Maple Leafs & Coyotes Could Make Mutually Beneficial Trade at Draft

We’re just under a month away from the 2022 NHL Draft, and with only three teams remaining in the fight for Lord Stanley, the majority of teams have shifted their focus to the offseason. Free agency and trades are always important topics, but before any of that, the first order of business is the draft. And as of right now, the Toronto Maple Leafs are staring down the barrel of one with limited picks to their name.

Related: THW 2022 NHL Draft Guide

This isn’t always a bad thing, though. Last year, the Maple Leafs didn’t have a first-round pick and only three picks overall. But they used their second-round pick to draft Matthew Knies, who quickly emerged himself as one of, if not the Maple Leafs’ top prospect, and it could be argued that he was talented enough to go in the first round. Going into the 2022 Draft, they once again only have three picks to work with, but as general manager Kyle Dubas has been known to do in the past, the possibility of trading down and getting more picks is always an option. One team in particular that could help them out is the Arizona Coyotes.

Coyotes’ Draft Capital is Loaded in 2022

It’s no secret that the Coyotes have had their draft-related struggles in recent seasons.
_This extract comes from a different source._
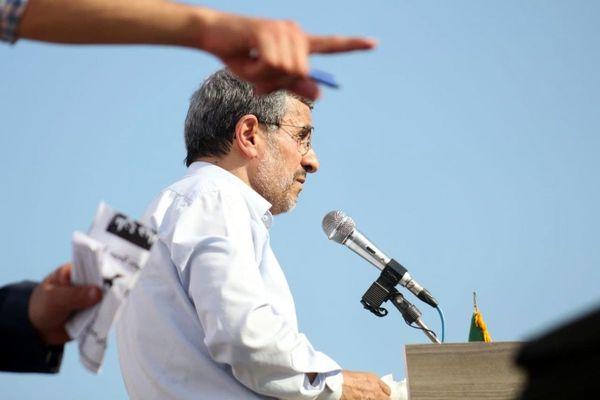 سفر خارجی احمدی نژاد/ حسن روحانی برگشت/ در یک روز ۲۰ هزار فحش به من داده شد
They were forced to forfeit their 2020 second-round pick and their 2021 first-round pick for violating the scouting combine policy and renounced their 2020 fourth-round pick of United States Hockey League (USHL) defenseman Mitchell Miller, who was charged with assault after physically and mentally abusing a disabled black boy in 2016. And after once again missing the playoffs and finding themselves in the top five once again, they’re probably getting tired of competing for the Draft Lottery each year.

Kyle Dubas, Toronto Maple Leafs
Kyle Dubas, Toronto Maple Leafs, 2018 NHL Draft, Dallas, TX, June 22, 2018 (Amy Irvin / The Hockey Writers)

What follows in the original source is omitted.